There were very few “knuts” and they soon got cracked!

Shouting and talking was another point in scouting at Suvla Bay. Brought up in towns and streets, many men found it extremely difficult to keep quiet. Slowly they learnt that silence was the only protection against the hidden sniper.

I remember a lot of fresh men landing in high spirits and keen to get up to the fighting zone. They marched along in fours and whistled and sang; but the Turks in the hills soon spotted them and landed a shell in the middle of them. Silence is the scout's shield in war-time.

It fell to my lot to make crosses to mark the graves of the dead. These crosses were made out of bully-beef packing-cases, and on most of them I was asked to inscribe the name, number and regiment of the slain. I did this in purple copying pencil, as I had nothing more lasting: and generally it read:—

“In Memory of 19673,
Pte.———
Royal Irish Fus.
R.I.P.”

I had to be tombstone maker and engraver—and sometimes even sexton—a scout turns his hand to anything.

We had our advanced dressing station on the left of Chocolate Hill—the proper name of which is Bakka Baba.

Our ambulance wagons had to cross the Salt Lake, and often the wheels sank and we had to take another team of mules to pull them out.

The Turks had a tower—a gleaming white minaret—just beyond Chocolate Hill, near the Moslem cemetery in the village of Anafarta. It was supposed to be a sacred tower, but as they used it as an observation post, our battle-ships in the bay blew it down.

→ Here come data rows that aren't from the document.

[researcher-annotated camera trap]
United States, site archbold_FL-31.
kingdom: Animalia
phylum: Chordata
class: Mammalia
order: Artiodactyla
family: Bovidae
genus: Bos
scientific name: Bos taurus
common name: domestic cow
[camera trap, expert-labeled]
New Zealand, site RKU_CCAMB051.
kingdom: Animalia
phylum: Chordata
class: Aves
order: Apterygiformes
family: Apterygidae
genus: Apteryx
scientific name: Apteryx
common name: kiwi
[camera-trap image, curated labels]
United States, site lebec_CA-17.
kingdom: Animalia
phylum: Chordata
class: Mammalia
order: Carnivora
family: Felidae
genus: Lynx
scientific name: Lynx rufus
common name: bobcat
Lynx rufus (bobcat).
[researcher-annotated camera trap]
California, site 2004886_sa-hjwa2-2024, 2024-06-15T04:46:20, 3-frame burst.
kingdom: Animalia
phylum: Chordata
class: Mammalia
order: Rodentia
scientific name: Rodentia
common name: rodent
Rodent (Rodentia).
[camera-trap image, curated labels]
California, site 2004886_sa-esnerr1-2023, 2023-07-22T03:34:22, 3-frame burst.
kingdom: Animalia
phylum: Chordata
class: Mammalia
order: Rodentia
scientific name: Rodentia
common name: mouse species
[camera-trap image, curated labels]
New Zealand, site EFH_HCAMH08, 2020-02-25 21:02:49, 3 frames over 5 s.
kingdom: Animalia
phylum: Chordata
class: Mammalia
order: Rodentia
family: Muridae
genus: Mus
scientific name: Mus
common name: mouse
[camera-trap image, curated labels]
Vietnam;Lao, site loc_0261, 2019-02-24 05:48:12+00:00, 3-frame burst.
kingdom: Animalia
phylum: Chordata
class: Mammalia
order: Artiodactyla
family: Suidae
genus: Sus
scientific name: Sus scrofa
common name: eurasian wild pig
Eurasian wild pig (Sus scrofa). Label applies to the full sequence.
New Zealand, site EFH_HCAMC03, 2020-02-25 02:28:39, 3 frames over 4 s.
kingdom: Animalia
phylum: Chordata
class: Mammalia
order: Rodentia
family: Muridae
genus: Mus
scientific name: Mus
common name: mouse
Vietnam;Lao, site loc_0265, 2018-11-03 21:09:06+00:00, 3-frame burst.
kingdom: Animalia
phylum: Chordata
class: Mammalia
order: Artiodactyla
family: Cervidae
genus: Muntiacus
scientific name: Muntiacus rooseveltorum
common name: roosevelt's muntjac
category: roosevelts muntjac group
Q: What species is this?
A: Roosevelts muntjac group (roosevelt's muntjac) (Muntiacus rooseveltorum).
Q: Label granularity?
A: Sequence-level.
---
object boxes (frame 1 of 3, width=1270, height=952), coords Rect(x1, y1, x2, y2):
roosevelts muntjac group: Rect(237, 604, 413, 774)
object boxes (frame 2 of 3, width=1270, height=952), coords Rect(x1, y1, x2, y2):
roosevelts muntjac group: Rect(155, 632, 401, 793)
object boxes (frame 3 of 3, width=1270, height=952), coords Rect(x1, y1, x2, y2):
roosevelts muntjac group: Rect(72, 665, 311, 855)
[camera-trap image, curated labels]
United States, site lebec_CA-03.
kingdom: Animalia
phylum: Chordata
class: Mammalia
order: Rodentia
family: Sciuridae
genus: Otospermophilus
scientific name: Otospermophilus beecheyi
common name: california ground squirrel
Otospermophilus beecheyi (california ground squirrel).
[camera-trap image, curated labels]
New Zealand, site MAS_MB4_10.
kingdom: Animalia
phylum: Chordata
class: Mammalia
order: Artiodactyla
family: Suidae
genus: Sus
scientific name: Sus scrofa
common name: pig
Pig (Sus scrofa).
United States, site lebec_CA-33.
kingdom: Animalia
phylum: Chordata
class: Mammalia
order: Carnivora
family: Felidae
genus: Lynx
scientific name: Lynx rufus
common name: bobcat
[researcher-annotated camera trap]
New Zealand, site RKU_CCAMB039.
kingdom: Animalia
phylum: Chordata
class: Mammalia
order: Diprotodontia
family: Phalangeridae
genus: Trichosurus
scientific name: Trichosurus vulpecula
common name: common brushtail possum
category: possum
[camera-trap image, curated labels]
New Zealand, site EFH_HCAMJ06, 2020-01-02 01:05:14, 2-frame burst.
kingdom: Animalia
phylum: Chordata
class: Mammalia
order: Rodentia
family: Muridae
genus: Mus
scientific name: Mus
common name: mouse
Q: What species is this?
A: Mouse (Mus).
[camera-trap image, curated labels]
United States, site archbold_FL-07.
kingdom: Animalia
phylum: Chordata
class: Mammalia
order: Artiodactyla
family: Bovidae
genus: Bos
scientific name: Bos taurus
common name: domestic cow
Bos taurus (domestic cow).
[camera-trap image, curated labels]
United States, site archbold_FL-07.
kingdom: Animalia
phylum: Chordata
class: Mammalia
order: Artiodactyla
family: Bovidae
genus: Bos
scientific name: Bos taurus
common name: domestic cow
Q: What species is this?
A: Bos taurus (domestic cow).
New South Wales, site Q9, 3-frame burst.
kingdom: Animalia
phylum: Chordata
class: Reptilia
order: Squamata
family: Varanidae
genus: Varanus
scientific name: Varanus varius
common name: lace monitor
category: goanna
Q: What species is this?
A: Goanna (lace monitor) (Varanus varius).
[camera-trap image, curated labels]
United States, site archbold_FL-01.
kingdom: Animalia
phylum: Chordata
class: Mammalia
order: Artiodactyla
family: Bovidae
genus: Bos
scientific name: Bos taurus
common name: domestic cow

Flies swarmed everywhere, and were a great cause of disease, as, after visiting the dead and the latrines they used to come and have a meal on our jam and biscuits!

During the whole of August and September we were under heavy shell-fire; but we got quite used to it and hardly turned to look at a bursting shell.

I must say khaki drill uniform is not a good hiding colour. In the sunlight it showed up too light. I believe a parti-coloured uniform, say of green, khaki and gray would be much better. Therefore the Scout who wears a khaki hat, green shirt, khaki shorts and gray stockings is really wearing the best uniform for colour-protection in stalking.

The more scouting we can introduce the better.

Carry on, Boy Scouts! Bad scoutcraft was one of the chief drawbacks in what has been dubbed “The Glorious Failure.”